TO BE DONE >>
Output the lines of the listing below word for word, beginning at the line containing "Is [1131,342] nearer" and running through the final line of the listing.

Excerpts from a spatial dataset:
+ + + + + + +
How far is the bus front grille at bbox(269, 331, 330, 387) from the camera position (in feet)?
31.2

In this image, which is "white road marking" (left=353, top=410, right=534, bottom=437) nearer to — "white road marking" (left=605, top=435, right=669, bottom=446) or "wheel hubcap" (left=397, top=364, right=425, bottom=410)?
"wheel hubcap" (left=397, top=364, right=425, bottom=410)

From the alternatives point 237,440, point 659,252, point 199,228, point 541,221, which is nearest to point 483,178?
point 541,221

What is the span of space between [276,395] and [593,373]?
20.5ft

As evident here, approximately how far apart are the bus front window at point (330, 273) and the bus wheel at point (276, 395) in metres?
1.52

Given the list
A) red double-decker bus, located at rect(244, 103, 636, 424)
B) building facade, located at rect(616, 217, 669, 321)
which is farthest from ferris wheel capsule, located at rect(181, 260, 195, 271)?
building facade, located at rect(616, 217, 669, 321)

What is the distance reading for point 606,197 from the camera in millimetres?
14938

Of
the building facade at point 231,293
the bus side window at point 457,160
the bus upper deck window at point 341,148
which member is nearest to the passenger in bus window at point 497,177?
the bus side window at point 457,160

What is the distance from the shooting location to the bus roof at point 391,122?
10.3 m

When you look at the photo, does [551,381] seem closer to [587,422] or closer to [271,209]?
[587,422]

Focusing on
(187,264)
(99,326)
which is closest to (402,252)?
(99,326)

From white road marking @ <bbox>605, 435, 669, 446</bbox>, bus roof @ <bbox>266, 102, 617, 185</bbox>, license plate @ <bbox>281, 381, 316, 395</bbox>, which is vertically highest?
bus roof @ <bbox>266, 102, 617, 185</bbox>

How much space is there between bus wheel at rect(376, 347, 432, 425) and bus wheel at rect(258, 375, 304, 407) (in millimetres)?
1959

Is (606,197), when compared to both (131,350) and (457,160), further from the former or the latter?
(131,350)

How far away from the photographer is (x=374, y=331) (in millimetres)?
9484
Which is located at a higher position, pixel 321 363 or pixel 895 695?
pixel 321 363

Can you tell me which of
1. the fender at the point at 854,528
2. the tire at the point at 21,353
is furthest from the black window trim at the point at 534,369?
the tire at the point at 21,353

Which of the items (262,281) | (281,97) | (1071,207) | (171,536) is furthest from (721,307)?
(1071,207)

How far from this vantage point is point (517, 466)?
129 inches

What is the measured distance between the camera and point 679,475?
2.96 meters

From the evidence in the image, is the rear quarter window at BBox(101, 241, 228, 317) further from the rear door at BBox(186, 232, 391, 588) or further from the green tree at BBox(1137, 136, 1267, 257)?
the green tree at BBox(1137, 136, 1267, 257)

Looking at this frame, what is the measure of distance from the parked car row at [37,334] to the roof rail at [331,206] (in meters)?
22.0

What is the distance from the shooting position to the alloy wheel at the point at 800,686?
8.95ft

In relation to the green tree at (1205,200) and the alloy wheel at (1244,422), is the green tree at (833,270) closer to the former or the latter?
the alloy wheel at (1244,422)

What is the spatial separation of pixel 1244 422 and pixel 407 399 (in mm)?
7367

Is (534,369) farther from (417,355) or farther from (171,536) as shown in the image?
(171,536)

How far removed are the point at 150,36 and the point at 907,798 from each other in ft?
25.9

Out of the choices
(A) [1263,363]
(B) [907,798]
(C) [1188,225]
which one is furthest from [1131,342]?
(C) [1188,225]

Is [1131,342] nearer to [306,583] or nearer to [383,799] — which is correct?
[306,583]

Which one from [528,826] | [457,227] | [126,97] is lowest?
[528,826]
+ + + + + + +
REPLY TO THE EXERCISE >>
Is [1131,342] nearer to [306,583] or nearer to [383,799] — which is correct?
[306,583]

Which one from [528,826] | [457,227] | [126,97] is lowest?
[528,826]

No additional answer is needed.